Q: Mr. Gates, there's been a lot of public hype over the last few years about the Internet, especially in terms of using the medium as a tool for reaching out over great distances, to meet and interact with people. But I'm curious to know what your thoughts are on using the Net to reach the people right in front of you, right in your own communities and neighborhoods. What is the role of the Internet as a tool for community enhancement?
Gates paused and thought for a moment. Marion Barry looked up as soon as he heard the word community, to see who was asking the question. Oh, was it a good question? Did anyone care? I couldn't tell. Softball, hardball, or airball, at least I had said it without drooling or something.

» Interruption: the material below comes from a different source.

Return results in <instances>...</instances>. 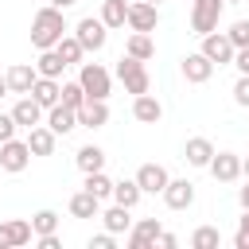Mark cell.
I'll return each instance as SVG.
<instances>
[{"label": "cell", "instance_id": "cell-46", "mask_svg": "<svg viewBox=\"0 0 249 249\" xmlns=\"http://www.w3.org/2000/svg\"><path fill=\"white\" fill-rule=\"evenodd\" d=\"M4 93H8V82H4V74H0V97H4Z\"/></svg>", "mask_w": 249, "mask_h": 249}, {"label": "cell", "instance_id": "cell-1", "mask_svg": "<svg viewBox=\"0 0 249 249\" xmlns=\"http://www.w3.org/2000/svg\"><path fill=\"white\" fill-rule=\"evenodd\" d=\"M62 35H66V16H62V8L43 4V8L35 12V19H31V43H35L39 51H47V47H54Z\"/></svg>", "mask_w": 249, "mask_h": 249}, {"label": "cell", "instance_id": "cell-32", "mask_svg": "<svg viewBox=\"0 0 249 249\" xmlns=\"http://www.w3.org/2000/svg\"><path fill=\"white\" fill-rule=\"evenodd\" d=\"M218 245H222V233L214 226H198L191 233V249H218Z\"/></svg>", "mask_w": 249, "mask_h": 249}, {"label": "cell", "instance_id": "cell-45", "mask_svg": "<svg viewBox=\"0 0 249 249\" xmlns=\"http://www.w3.org/2000/svg\"><path fill=\"white\" fill-rule=\"evenodd\" d=\"M241 175L249 179V156H241Z\"/></svg>", "mask_w": 249, "mask_h": 249}, {"label": "cell", "instance_id": "cell-39", "mask_svg": "<svg viewBox=\"0 0 249 249\" xmlns=\"http://www.w3.org/2000/svg\"><path fill=\"white\" fill-rule=\"evenodd\" d=\"M113 245H117V233H109V230L97 233V237H89V249H113Z\"/></svg>", "mask_w": 249, "mask_h": 249}, {"label": "cell", "instance_id": "cell-17", "mask_svg": "<svg viewBox=\"0 0 249 249\" xmlns=\"http://www.w3.org/2000/svg\"><path fill=\"white\" fill-rule=\"evenodd\" d=\"M47 128H51L54 136H66V132H74V128H78V113H74L70 105H62V101H58V105H51V109H47Z\"/></svg>", "mask_w": 249, "mask_h": 249}, {"label": "cell", "instance_id": "cell-15", "mask_svg": "<svg viewBox=\"0 0 249 249\" xmlns=\"http://www.w3.org/2000/svg\"><path fill=\"white\" fill-rule=\"evenodd\" d=\"M43 113H47V109H43L31 93H23V97L12 105V117H16V124H19V128H35V124H43Z\"/></svg>", "mask_w": 249, "mask_h": 249}, {"label": "cell", "instance_id": "cell-41", "mask_svg": "<svg viewBox=\"0 0 249 249\" xmlns=\"http://www.w3.org/2000/svg\"><path fill=\"white\" fill-rule=\"evenodd\" d=\"M35 245H39V249H58L62 241H58V233H39V237H35Z\"/></svg>", "mask_w": 249, "mask_h": 249}, {"label": "cell", "instance_id": "cell-22", "mask_svg": "<svg viewBox=\"0 0 249 249\" xmlns=\"http://www.w3.org/2000/svg\"><path fill=\"white\" fill-rule=\"evenodd\" d=\"M54 132L47 128V124H35V128H27V148H31V156H51L54 152Z\"/></svg>", "mask_w": 249, "mask_h": 249}, {"label": "cell", "instance_id": "cell-34", "mask_svg": "<svg viewBox=\"0 0 249 249\" xmlns=\"http://www.w3.org/2000/svg\"><path fill=\"white\" fill-rule=\"evenodd\" d=\"M31 230H35V237H39V233H58V214H54V210H35Z\"/></svg>", "mask_w": 249, "mask_h": 249}, {"label": "cell", "instance_id": "cell-19", "mask_svg": "<svg viewBox=\"0 0 249 249\" xmlns=\"http://www.w3.org/2000/svg\"><path fill=\"white\" fill-rule=\"evenodd\" d=\"M132 117H136L140 124H156V121L163 117V105H160L152 93H136V97H132Z\"/></svg>", "mask_w": 249, "mask_h": 249}, {"label": "cell", "instance_id": "cell-9", "mask_svg": "<svg viewBox=\"0 0 249 249\" xmlns=\"http://www.w3.org/2000/svg\"><path fill=\"white\" fill-rule=\"evenodd\" d=\"M132 179L140 183V191H144V195H163V187H167V179H171V175H167V167H163V163H140Z\"/></svg>", "mask_w": 249, "mask_h": 249}, {"label": "cell", "instance_id": "cell-38", "mask_svg": "<svg viewBox=\"0 0 249 249\" xmlns=\"http://www.w3.org/2000/svg\"><path fill=\"white\" fill-rule=\"evenodd\" d=\"M16 128H19V124H16V117H12V113H0V144H4V140H12V136H16Z\"/></svg>", "mask_w": 249, "mask_h": 249}, {"label": "cell", "instance_id": "cell-20", "mask_svg": "<svg viewBox=\"0 0 249 249\" xmlns=\"http://www.w3.org/2000/svg\"><path fill=\"white\" fill-rule=\"evenodd\" d=\"M210 156H214V144H210L206 136H191V140L183 144V160H187L191 167H206Z\"/></svg>", "mask_w": 249, "mask_h": 249}, {"label": "cell", "instance_id": "cell-28", "mask_svg": "<svg viewBox=\"0 0 249 249\" xmlns=\"http://www.w3.org/2000/svg\"><path fill=\"white\" fill-rule=\"evenodd\" d=\"M140 195H144V191H140V183H136V179H121V183H113V195H109V198L132 210V206L140 202Z\"/></svg>", "mask_w": 249, "mask_h": 249}, {"label": "cell", "instance_id": "cell-4", "mask_svg": "<svg viewBox=\"0 0 249 249\" xmlns=\"http://www.w3.org/2000/svg\"><path fill=\"white\" fill-rule=\"evenodd\" d=\"M218 19H222V0H191V31L195 35L218 31Z\"/></svg>", "mask_w": 249, "mask_h": 249}, {"label": "cell", "instance_id": "cell-13", "mask_svg": "<svg viewBox=\"0 0 249 249\" xmlns=\"http://www.w3.org/2000/svg\"><path fill=\"white\" fill-rule=\"evenodd\" d=\"M132 31H156V23H160V12H156V4H148V0H132L128 4V19H124Z\"/></svg>", "mask_w": 249, "mask_h": 249}, {"label": "cell", "instance_id": "cell-16", "mask_svg": "<svg viewBox=\"0 0 249 249\" xmlns=\"http://www.w3.org/2000/svg\"><path fill=\"white\" fill-rule=\"evenodd\" d=\"M109 124V105L97 97H86V105L78 109V128H105Z\"/></svg>", "mask_w": 249, "mask_h": 249}, {"label": "cell", "instance_id": "cell-7", "mask_svg": "<svg viewBox=\"0 0 249 249\" xmlns=\"http://www.w3.org/2000/svg\"><path fill=\"white\" fill-rule=\"evenodd\" d=\"M233 51H237V47L226 39V31H206V35H202V54H206L214 66H230V62H233Z\"/></svg>", "mask_w": 249, "mask_h": 249}, {"label": "cell", "instance_id": "cell-44", "mask_svg": "<svg viewBox=\"0 0 249 249\" xmlns=\"http://www.w3.org/2000/svg\"><path fill=\"white\" fill-rule=\"evenodd\" d=\"M47 4H54V8H62V12H66V8H74L78 0H47Z\"/></svg>", "mask_w": 249, "mask_h": 249}, {"label": "cell", "instance_id": "cell-6", "mask_svg": "<svg viewBox=\"0 0 249 249\" xmlns=\"http://www.w3.org/2000/svg\"><path fill=\"white\" fill-rule=\"evenodd\" d=\"M31 163V148H27V140H4L0 144V167L8 171V175H19L23 167Z\"/></svg>", "mask_w": 249, "mask_h": 249}, {"label": "cell", "instance_id": "cell-11", "mask_svg": "<svg viewBox=\"0 0 249 249\" xmlns=\"http://www.w3.org/2000/svg\"><path fill=\"white\" fill-rule=\"evenodd\" d=\"M31 237H35L31 222H23V218H8V222H0V249H19V245H27Z\"/></svg>", "mask_w": 249, "mask_h": 249}, {"label": "cell", "instance_id": "cell-31", "mask_svg": "<svg viewBox=\"0 0 249 249\" xmlns=\"http://www.w3.org/2000/svg\"><path fill=\"white\" fill-rule=\"evenodd\" d=\"M82 187H86L89 195H97V198H109V195H113V179H109L105 171H89Z\"/></svg>", "mask_w": 249, "mask_h": 249}, {"label": "cell", "instance_id": "cell-30", "mask_svg": "<svg viewBox=\"0 0 249 249\" xmlns=\"http://www.w3.org/2000/svg\"><path fill=\"white\" fill-rule=\"evenodd\" d=\"M54 51H58V58H62L66 66H74V62H82V54H86V51H82V43H78L74 35H62V39L54 43Z\"/></svg>", "mask_w": 249, "mask_h": 249}, {"label": "cell", "instance_id": "cell-48", "mask_svg": "<svg viewBox=\"0 0 249 249\" xmlns=\"http://www.w3.org/2000/svg\"><path fill=\"white\" fill-rule=\"evenodd\" d=\"M148 4H160V0H148Z\"/></svg>", "mask_w": 249, "mask_h": 249}, {"label": "cell", "instance_id": "cell-3", "mask_svg": "<svg viewBox=\"0 0 249 249\" xmlns=\"http://www.w3.org/2000/svg\"><path fill=\"white\" fill-rule=\"evenodd\" d=\"M78 86L86 89V97L105 101L109 89H113V78H109V70H105L101 62H82V70H78Z\"/></svg>", "mask_w": 249, "mask_h": 249}, {"label": "cell", "instance_id": "cell-23", "mask_svg": "<svg viewBox=\"0 0 249 249\" xmlns=\"http://www.w3.org/2000/svg\"><path fill=\"white\" fill-rule=\"evenodd\" d=\"M74 163H78L82 175H89V171H105V152H101L97 144H82L78 156H74Z\"/></svg>", "mask_w": 249, "mask_h": 249}, {"label": "cell", "instance_id": "cell-29", "mask_svg": "<svg viewBox=\"0 0 249 249\" xmlns=\"http://www.w3.org/2000/svg\"><path fill=\"white\" fill-rule=\"evenodd\" d=\"M35 70H39L43 78H58V74L66 70V62L58 58V51H54V47H47V51H39V58H35Z\"/></svg>", "mask_w": 249, "mask_h": 249}, {"label": "cell", "instance_id": "cell-21", "mask_svg": "<svg viewBox=\"0 0 249 249\" xmlns=\"http://www.w3.org/2000/svg\"><path fill=\"white\" fill-rule=\"evenodd\" d=\"M27 93H31V97H35L43 109H51V105H58V93H62V86H58V78H43V74H39V78H35V86H31Z\"/></svg>", "mask_w": 249, "mask_h": 249}, {"label": "cell", "instance_id": "cell-12", "mask_svg": "<svg viewBox=\"0 0 249 249\" xmlns=\"http://www.w3.org/2000/svg\"><path fill=\"white\" fill-rule=\"evenodd\" d=\"M163 202H167V210H187V206H195V183H191V179H167Z\"/></svg>", "mask_w": 249, "mask_h": 249}, {"label": "cell", "instance_id": "cell-14", "mask_svg": "<svg viewBox=\"0 0 249 249\" xmlns=\"http://www.w3.org/2000/svg\"><path fill=\"white\" fill-rule=\"evenodd\" d=\"M179 70H183V78H187V82L202 86V82H210V74H214V62H210L202 51H195V54H187V58L179 62Z\"/></svg>", "mask_w": 249, "mask_h": 249}, {"label": "cell", "instance_id": "cell-18", "mask_svg": "<svg viewBox=\"0 0 249 249\" xmlns=\"http://www.w3.org/2000/svg\"><path fill=\"white\" fill-rule=\"evenodd\" d=\"M35 78H39V70H35V66H27V62H16V66H8V74H4V82H8V93H27V89L35 86Z\"/></svg>", "mask_w": 249, "mask_h": 249}, {"label": "cell", "instance_id": "cell-5", "mask_svg": "<svg viewBox=\"0 0 249 249\" xmlns=\"http://www.w3.org/2000/svg\"><path fill=\"white\" fill-rule=\"evenodd\" d=\"M74 39L82 43V51H101L109 43V27L101 19H93V16H86V19L74 23Z\"/></svg>", "mask_w": 249, "mask_h": 249}, {"label": "cell", "instance_id": "cell-37", "mask_svg": "<svg viewBox=\"0 0 249 249\" xmlns=\"http://www.w3.org/2000/svg\"><path fill=\"white\" fill-rule=\"evenodd\" d=\"M233 245H237V249H249V210L237 218V233H233Z\"/></svg>", "mask_w": 249, "mask_h": 249}, {"label": "cell", "instance_id": "cell-42", "mask_svg": "<svg viewBox=\"0 0 249 249\" xmlns=\"http://www.w3.org/2000/svg\"><path fill=\"white\" fill-rule=\"evenodd\" d=\"M156 245H160V249H175V245H179V237H175V233H163V230H160Z\"/></svg>", "mask_w": 249, "mask_h": 249}, {"label": "cell", "instance_id": "cell-26", "mask_svg": "<svg viewBox=\"0 0 249 249\" xmlns=\"http://www.w3.org/2000/svg\"><path fill=\"white\" fill-rule=\"evenodd\" d=\"M109 31L113 27H124V19H128V0H101V16H97Z\"/></svg>", "mask_w": 249, "mask_h": 249}, {"label": "cell", "instance_id": "cell-27", "mask_svg": "<svg viewBox=\"0 0 249 249\" xmlns=\"http://www.w3.org/2000/svg\"><path fill=\"white\" fill-rule=\"evenodd\" d=\"M124 54H132V58L148 62V58L156 54V43H152V35H148V31H132V35H128V43H124Z\"/></svg>", "mask_w": 249, "mask_h": 249}, {"label": "cell", "instance_id": "cell-40", "mask_svg": "<svg viewBox=\"0 0 249 249\" xmlns=\"http://www.w3.org/2000/svg\"><path fill=\"white\" fill-rule=\"evenodd\" d=\"M233 66H237V74H249V47L233 51Z\"/></svg>", "mask_w": 249, "mask_h": 249}, {"label": "cell", "instance_id": "cell-36", "mask_svg": "<svg viewBox=\"0 0 249 249\" xmlns=\"http://www.w3.org/2000/svg\"><path fill=\"white\" fill-rule=\"evenodd\" d=\"M233 101H237L241 109H249V74H241V78L233 82Z\"/></svg>", "mask_w": 249, "mask_h": 249}, {"label": "cell", "instance_id": "cell-43", "mask_svg": "<svg viewBox=\"0 0 249 249\" xmlns=\"http://www.w3.org/2000/svg\"><path fill=\"white\" fill-rule=\"evenodd\" d=\"M237 202H241V210H249V179H245V187H237Z\"/></svg>", "mask_w": 249, "mask_h": 249}, {"label": "cell", "instance_id": "cell-24", "mask_svg": "<svg viewBox=\"0 0 249 249\" xmlns=\"http://www.w3.org/2000/svg\"><path fill=\"white\" fill-rule=\"evenodd\" d=\"M70 214H74V218H97V214H101V198L82 187L78 195H70Z\"/></svg>", "mask_w": 249, "mask_h": 249}, {"label": "cell", "instance_id": "cell-35", "mask_svg": "<svg viewBox=\"0 0 249 249\" xmlns=\"http://www.w3.org/2000/svg\"><path fill=\"white\" fill-rule=\"evenodd\" d=\"M226 39H230L233 47H249V19H237V23H230Z\"/></svg>", "mask_w": 249, "mask_h": 249}, {"label": "cell", "instance_id": "cell-47", "mask_svg": "<svg viewBox=\"0 0 249 249\" xmlns=\"http://www.w3.org/2000/svg\"><path fill=\"white\" fill-rule=\"evenodd\" d=\"M222 4H241V0H222Z\"/></svg>", "mask_w": 249, "mask_h": 249}, {"label": "cell", "instance_id": "cell-25", "mask_svg": "<svg viewBox=\"0 0 249 249\" xmlns=\"http://www.w3.org/2000/svg\"><path fill=\"white\" fill-rule=\"evenodd\" d=\"M97 218L105 222V230H109V233H128V230H132L128 206H121V202H113V206H109V210H101Z\"/></svg>", "mask_w": 249, "mask_h": 249}, {"label": "cell", "instance_id": "cell-33", "mask_svg": "<svg viewBox=\"0 0 249 249\" xmlns=\"http://www.w3.org/2000/svg\"><path fill=\"white\" fill-rule=\"evenodd\" d=\"M58 101H62V105H70V109L78 113V109L86 105V89H82L78 82H62V93H58Z\"/></svg>", "mask_w": 249, "mask_h": 249}, {"label": "cell", "instance_id": "cell-2", "mask_svg": "<svg viewBox=\"0 0 249 249\" xmlns=\"http://www.w3.org/2000/svg\"><path fill=\"white\" fill-rule=\"evenodd\" d=\"M117 78L124 82V89H128L132 97L152 89V78H148L144 62H140V58H132V54H121V58H117Z\"/></svg>", "mask_w": 249, "mask_h": 249}, {"label": "cell", "instance_id": "cell-8", "mask_svg": "<svg viewBox=\"0 0 249 249\" xmlns=\"http://www.w3.org/2000/svg\"><path fill=\"white\" fill-rule=\"evenodd\" d=\"M206 167H210V175L218 183H237L241 179V156L237 152H214Z\"/></svg>", "mask_w": 249, "mask_h": 249}, {"label": "cell", "instance_id": "cell-10", "mask_svg": "<svg viewBox=\"0 0 249 249\" xmlns=\"http://www.w3.org/2000/svg\"><path fill=\"white\" fill-rule=\"evenodd\" d=\"M160 230H163V226H160L156 218H140V222L124 233V245H128V249H156Z\"/></svg>", "mask_w": 249, "mask_h": 249}]
</instances>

After what felt like an eternity to me (perhaps two or three seconds), Gates responded to my question. At first, Gates' answer disappointed me, because he started with how the Net is indeed a marvelous medium for reaching out across the country and the world, for interacting with folks you might otherwise never meet. But then, as it seemed he was going to ignore the thrust of my question, he paused again and focused his eyes back towards me. Gates remarked on how college campuses have reacted to the Internet over the years: As some of the first public institutions to take advantage of the Net, universities were often wired to the hilt, with access in classrooms, libraries and dorms. In turn, the proliferation of infrastructure made it easier for students and faculty to have access to the Internet, and to thus use it as a tool for instruction, for organizing local events, for hosting activist meetings. The campus infrastructure had achieved the critical mass needed for an engaged and technologically literate online community. This, he said, should be a model for our other communities, such as towns and neighborhoods. The greater the participation, the greater the community, and the public library as a hub for that participation was a great start.

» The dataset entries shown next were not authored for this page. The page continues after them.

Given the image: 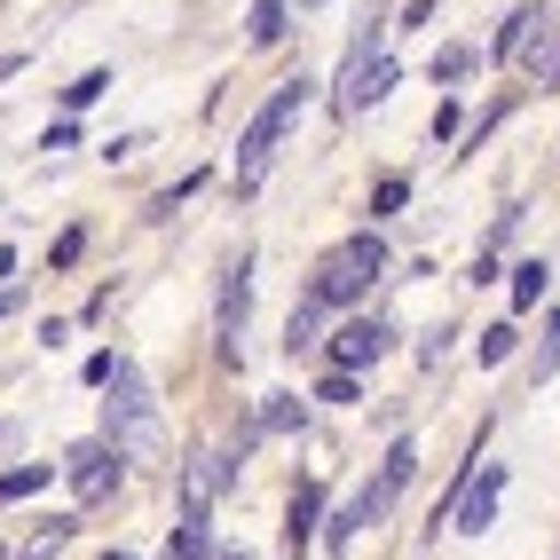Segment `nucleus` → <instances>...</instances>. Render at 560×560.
Instances as JSON below:
<instances>
[{
    "mask_svg": "<svg viewBox=\"0 0 560 560\" xmlns=\"http://www.w3.org/2000/svg\"><path fill=\"white\" fill-rule=\"evenodd\" d=\"M308 88H316L308 71H292V80H284V88H277L269 103H260V110H253V127L237 135V182H245V190H253L260 174H269V151H277V135H284L292 119H301V103H308Z\"/></svg>",
    "mask_w": 560,
    "mask_h": 560,
    "instance_id": "nucleus-1",
    "label": "nucleus"
},
{
    "mask_svg": "<svg viewBox=\"0 0 560 560\" xmlns=\"http://www.w3.org/2000/svg\"><path fill=\"white\" fill-rule=\"evenodd\" d=\"M103 434L119 442V451H135V458H159V451H166V434H159V395L142 387L135 371H127L119 387H110V410H103Z\"/></svg>",
    "mask_w": 560,
    "mask_h": 560,
    "instance_id": "nucleus-2",
    "label": "nucleus"
},
{
    "mask_svg": "<svg viewBox=\"0 0 560 560\" xmlns=\"http://www.w3.org/2000/svg\"><path fill=\"white\" fill-rule=\"evenodd\" d=\"M387 269V253H380V237H348L340 253L316 269V284H308V301L316 308H348V301H363V284Z\"/></svg>",
    "mask_w": 560,
    "mask_h": 560,
    "instance_id": "nucleus-3",
    "label": "nucleus"
},
{
    "mask_svg": "<svg viewBox=\"0 0 560 560\" xmlns=\"http://www.w3.org/2000/svg\"><path fill=\"white\" fill-rule=\"evenodd\" d=\"M119 458H127V451H119L110 434H103V442H80V451H71V490H80L88 505H103L110 490H119Z\"/></svg>",
    "mask_w": 560,
    "mask_h": 560,
    "instance_id": "nucleus-4",
    "label": "nucleus"
},
{
    "mask_svg": "<svg viewBox=\"0 0 560 560\" xmlns=\"http://www.w3.org/2000/svg\"><path fill=\"white\" fill-rule=\"evenodd\" d=\"M245 308H253V269L237 260L230 269V284H221V348L237 355V331H245Z\"/></svg>",
    "mask_w": 560,
    "mask_h": 560,
    "instance_id": "nucleus-5",
    "label": "nucleus"
},
{
    "mask_svg": "<svg viewBox=\"0 0 560 560\" xmlns=\"http://www.w3.org/2000/svg\"><path fill=\"white\" fill-rule=\"evenodd\" d=\"M380 348H387V331L355 316V324L340 331V340H331V363H340V371H363V363H380Z\"/></svg>",
    "mask_w": 560,
    "mask_h": 560,
    "instance_id": "nucleus-6",
    "label": "nucleus"
},
{
    "mask_svg": "<svg viewBox=\"0 0 560 560\" xmlns=\"http://www.w3.org/2000/svg\"><path fill=\"white\" fill-rule=\"evenodd\" d=\"M498 498H505V474L490 466V481H474V490H466V505H458V529H490Z\"/></svg>",
    "mask_w": 560,
    "mask_h": 560,
    "instance_id": "nucleus-7",
    "label": "nucleus"
},
{
    "mask_svg": "<svg viewBox=\"0 0 560 560\" xmlns=\"http://www.w3.org/2000/svg\"><path fill=\"white\" fill-rule=\"evenodd\" d=\"M71 529H80V521H63V513H56V521H40V529L24 537V560H48V552H63V545H71Z\"/></svg>",
    "mask_w": 560,
    "mask_h": 560,
    "instance_id": "nucleus-8",
    "label": "nucleus"
},
{
    "mask_svg": "<svg viewBox=\"0 0 560 560\" xmlns=\"http://www.w3.org/2000/svg\"><path fill=\"white\" fill-rule=\"evenodd\" d=\"M545 24V9H537V0H529V9H513V24L498 32V56H521V48H529V32Z\"/></svg>",
    "mask_w": 560,
    "mask_h": 560,
    "instance_id": "nucleus-9",
    "label": "nucleus"
},
{
    "mask_svg": "<svg viewBox=\"0 0 560 560\" xmlns=\"http://www.w3.org/2000/svg\"><path fill=\"white\" fill-rule=\"evenodd\" d=\"M174 560H213V545H206V513H198V505L182 513V537H174Z\"/></svg>",
    "mask_w": 560,
    "mask_h": 560,
    "instance_id": "nucleus-10",
    "label": "nucleus"
},
{
    "mask_svg": "<svg viewBox=\"0 0 560 560\" xmlns=\"http://www.w3.org/2000/svg\"><path fill=\"white\" fill-rule=\"evenodd\" d=\"M284 40V0H253V48H277Z\"/></svg>",
    "mask_w": 560,
    "mask_h": 560,
    "instance_id": "nucleus-11",
    "label": "nucleus"
},
{
    "mask_svg": "<svg viewBox=\"0 0 560 560\" xmlns=\"http://www.w3.org/2000/svg\"><path fill=\"white\" fill-rule=\"evenodd\" d=\"M410 466H419V451H410V442H395L387 451V466H380V498H395L402 481H410Z\"/></svg>",
    "mask_w": 560,
    "mask_h": 560,
    "instance_id": "nucleus-12",
    "label": "nucleus"
},
{
    "mask_svg": "<svg viewBox=\"0 0 560 560\" xmlns=\"http://www.w3.org/2000/svg\"><path fill=\"white\" fill-rule=\"evenodd\" d=\"M545 277H552L545 260H521V269H513V301H521V308H537V301H545Z\"/></svg>",
    "mask_w": 560,
    "mask_h": 560,
    "instance_id": "nucleus-13",
    "label": "nucleus"
},
{
    "mask_svg": "<svg viewBox=\"0 0 560 560\" xmlns=\"http://www.w3.org/2000/svg\"><path fill=\"white\" fill-rule=\"evenodd\" d=\"M48 474H56V466H16V474H0V498H32V490H48Z\"/></svg>",
    "mask_w": 560,
    "mask_h": 560,
    "instance_id": "nucleus-14",
    "label": "nucleus"
},
{
    "mask_svg": "<svg viewBox=\"0 0 560 560\" xmlns=\"http://www.w3.org/2000/svg\"><path fill=\"white\" fill-rule=\"evenodd\" d=\"M284 427H301V402H292V395H269V410H260V434H284Z\"/></svg>",
    "mask_w": 560,
    "mask_h": 560,
    "instance_id": "nucleus-15",
    "label": "nucleus"
},
{
    "mask_svg": "<svg viewBox=\"0 0 560 560\" xmlns=\"http://www.w3.org/2000/svg\"><path fill=\"white\" fill-rule=\"evenodd\" d=\"M308 340H316V301H301V308H292V324H284V348H292V355H301Z\"/></svg>",
    "mask_w": 560,
    "mask_h": 560,
    "instance_id": "nucleus-16",
    "label": "nucleus"
},
{
    "mask_svg": "<svg viewBox=\"0 0 560 560\" xmlns=\"http://www.w3.org/2000/svg\"><path fill=\"white\" fill-rule=\"evenodd\" d=\"M316 490H292V545H308V529H316Z\"/></svg>",
    "mask_w": 560,
    "mask_h": 560,
    "instance_id": "nucleus-17",
    "label": "nucleus"
},
{
    "mask_svg": "<svg viewBox=\"0 0 560 560\" xmlns=\"http://www.w3.org/2000/svg\"><path fill=\"white\" fill-rule=\"evenodd\" d=\"M513 340H521L513 324H490V331H481V348H474V355H481V363H505V355H513Z\"/></svg>",
    "mask_w": 560,
    "mask_h": 560,
    "instance_id": "nucleus-18",
    "label": "nucleus"
},
{
    "mask_svg": "<svg viewBox=\"0 0 560 560\" xmlns=\"http://www.w3.org/2000/svg\"><path fill=\"white\" fill-rule=\"evenodd\" d=\"M127 371H135L127 355H88V387H119Z\"/></svg>",
    "mask_w": 560,
    "mask_h": 560,
    "instance_id": "nucleus-19",
    "label": "nucleus"
},
{
    "mask_svg": "<svg viewBox=\"0 0 560 560\" xmlns=\"http://www.w3.org/2000/svg\"><path fill=\"white\" fill-rule=\"evenodd\" d=\"M103 88H110V71H88V80H71V88H63V110H88Z\"/></svg>",
    "mask_w": 560,
    "mask_h": 560,
    "instance_id": "nucleus-20",
    "label": "nucleus"
},
{
    "mask_svg": "<svg viewBox=\"0 0 560 560\" xmlns=\"http://www.w3.org/2000/svg\"><path fill=\"white\" fill-rule=\"evenodd\" d=\"M560 371V308H552V331H545V348H537V380H552Z\"/></svg>",
    "mask_w": 560,
    "mask_h": 560,
    "instance_id": "nucleus-21",
    "label": "nucleus"
},
{
    "mask_svg": "<svg viewBox=\"0 0 560 560\" xmlns=\"http://www.w3.org/2000/svg\"><path fill=\"white\" fill-rule=\"evenodd\" d=\"M466 71H474V56H466V48H451V56L434 63V80H466Z\"/></svg>",
    "mask_w": 560,
    "mask_h": 560,
    "instance_id": "nucleus-22",
    "label": "nucleus"
},
{
    "mask_svg": "<svg viewBox=\"0 0 560 560\" xmlns=\"http://www.w3.org/2000/svg\"><path fill=\"white\" fill-rule=\"evenodd\" d=\"M221 560H253V552H221Z\"/></svg>",
    "mask_w": 560,
    "mask_h": 560,
    "instance_id": "nucleus-23",
    "label": "nucleus"
},
{
    "mask_svg": "<svg viewBox=\"0 0 560 560\" xmlns=\"http://www.w3.org/2000/svg\"><path fill=\"white\" fill-rule=\"evenodd\" d=\"M0 316H9V292H0Z\"/></svg>",
    "mask_w": 560,
    "mask_h": 560,
    "instance_id": "nucleus-24",
    "label": "nucleus"
},
{
    "mask_svg": "<svg viewBox=\"0 0 560 560\" xmlns=\"http://www.w3.org/2000/svg\"><path fill=\"white\" fill-rule=\"evenodd\" d=\"M301 9H324V0H301Z\"/></svg>",
    "mask_w": 560,
    "mask_h": 560,
    "instance_id": "nucleus-25",
    "label": "nucleus"
},
{
    "mask_svg": "<svg viewBox=\"0 0 560 560\" xmlns=\"http://www.w3.org/2000/svg\"><path fill=\"white\" fill-rule=\"evenodd\" d=\"M103 560H127V552H103Z\"/></svg>",
    "mask_w": 560,
    "mask_h": 560,
    "instance_id": "nucleus-26",
    "label": "nucleus"
}]
</instances>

He continued by describing how the Internet can be used to eliminate local bureaucracies and increase communication efficiencies between the government and its citizenry. For example, if a person needed a permit for adding an extension to their house, instead of having to run around town from office to office, trying to find the right forms and signatures, he or she could log on, search the zoning and permits database and register their permit in the comfort of home.
At this point, another voice droned in over the PA system:
"That's all the time we have today - thank you all for coming. And thank you, Bill Gates and Darrell Green..."If she hadn't spoken up, I think Gates would have continued on the subject for a bit longer. But either way, Bill Gates had answered my question, as extemporaneous as it was, in what appeared to be a thoughtful and unrehearsed manner. And perhaps somewhat egotistically, I was glad he said pretty much what I would have said. I was immensely pleased with myself.
At the end of June, I'll be heading off to Seattle for the National Educational Computing Conference. As luck would have it, Bill Gates is speaking as the keynote. I'm sure there will be another Few Minutes for Questions at that gathering as well. That gives me three weeks to prepare for my follow-up.